00:07:31.000 | Lisa Crowfoot: For the purpose of this talk today, I want to talk about how Claude is using memory in Pokemon.
00:07:38.000 | Lisa Crowfoot: So if you think back to your Game Boy days, the game of Pokemon is really you go around and catch Pokemon, and then you train them up so that they can win battles.
00:07:48.000 | Lisa Crowfoot: And this concept of training is really core to the game.
00:07:51.000 | Lisa Crowfoot: You need to teach your Pokemon how to win battles, and that takes time where you go around and have the Pokemon battle other Pokemon to level up.
00:07:59.000 | Lisa Crowfoot: Prior Claude models would recognize this and decide that they had to go train their Pokemon, but would quickly lose track of their plan.
00:08:07.000 | Lisa Crowfoot: And start doing something else before their Pokemon were able to level up.
00:08:14.000 | Lisa Crowfoot: Opus 4, on the other hand, is meticulously tracking its Pokemon's training progress.
00:08:20.000 | Lisa Crowfoot: So here in its memory file, it keeps track of the fact that it has played 64 battles.
00:08:28.000 | Lisa Crowfoot: And to put that into context, 64 battles would take Claude about 12 hours of continuous gameplay.
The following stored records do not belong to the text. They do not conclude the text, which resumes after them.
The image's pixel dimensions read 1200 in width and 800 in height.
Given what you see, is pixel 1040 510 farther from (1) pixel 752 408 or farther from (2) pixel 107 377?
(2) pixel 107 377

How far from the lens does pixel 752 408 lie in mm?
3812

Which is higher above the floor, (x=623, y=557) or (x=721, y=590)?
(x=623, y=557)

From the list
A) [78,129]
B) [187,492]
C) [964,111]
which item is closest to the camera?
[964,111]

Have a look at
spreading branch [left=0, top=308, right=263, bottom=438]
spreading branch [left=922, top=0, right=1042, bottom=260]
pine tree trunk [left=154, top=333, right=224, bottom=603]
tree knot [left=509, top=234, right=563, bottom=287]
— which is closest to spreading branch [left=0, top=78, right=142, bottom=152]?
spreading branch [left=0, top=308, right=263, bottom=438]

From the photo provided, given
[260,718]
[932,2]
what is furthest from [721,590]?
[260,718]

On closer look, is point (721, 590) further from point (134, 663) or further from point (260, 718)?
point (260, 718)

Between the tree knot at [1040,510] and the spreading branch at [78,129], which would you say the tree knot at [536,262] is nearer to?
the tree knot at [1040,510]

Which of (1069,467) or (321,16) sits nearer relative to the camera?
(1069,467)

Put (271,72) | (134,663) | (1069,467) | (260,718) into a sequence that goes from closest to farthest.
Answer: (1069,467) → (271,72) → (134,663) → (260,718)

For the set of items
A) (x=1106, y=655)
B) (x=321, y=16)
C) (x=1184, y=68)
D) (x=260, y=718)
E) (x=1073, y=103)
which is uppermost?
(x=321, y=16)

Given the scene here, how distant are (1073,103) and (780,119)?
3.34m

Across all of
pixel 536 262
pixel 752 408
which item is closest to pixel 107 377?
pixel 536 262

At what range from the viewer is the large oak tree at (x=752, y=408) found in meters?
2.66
00:08:35.000 | Lisa Crowfoot: Claude Opus remains focused on its training goals, logging Pokemon level improvements in this file.
00:08:42.000 | Lisa Crowfoot: So memory is a new model capability we're excited about because of how it will unlock longer arc agentic trajectories.
00:08:50.000 | Lisa Crowfoot: A third improvement I want to highlight is improvements in complex instruction following.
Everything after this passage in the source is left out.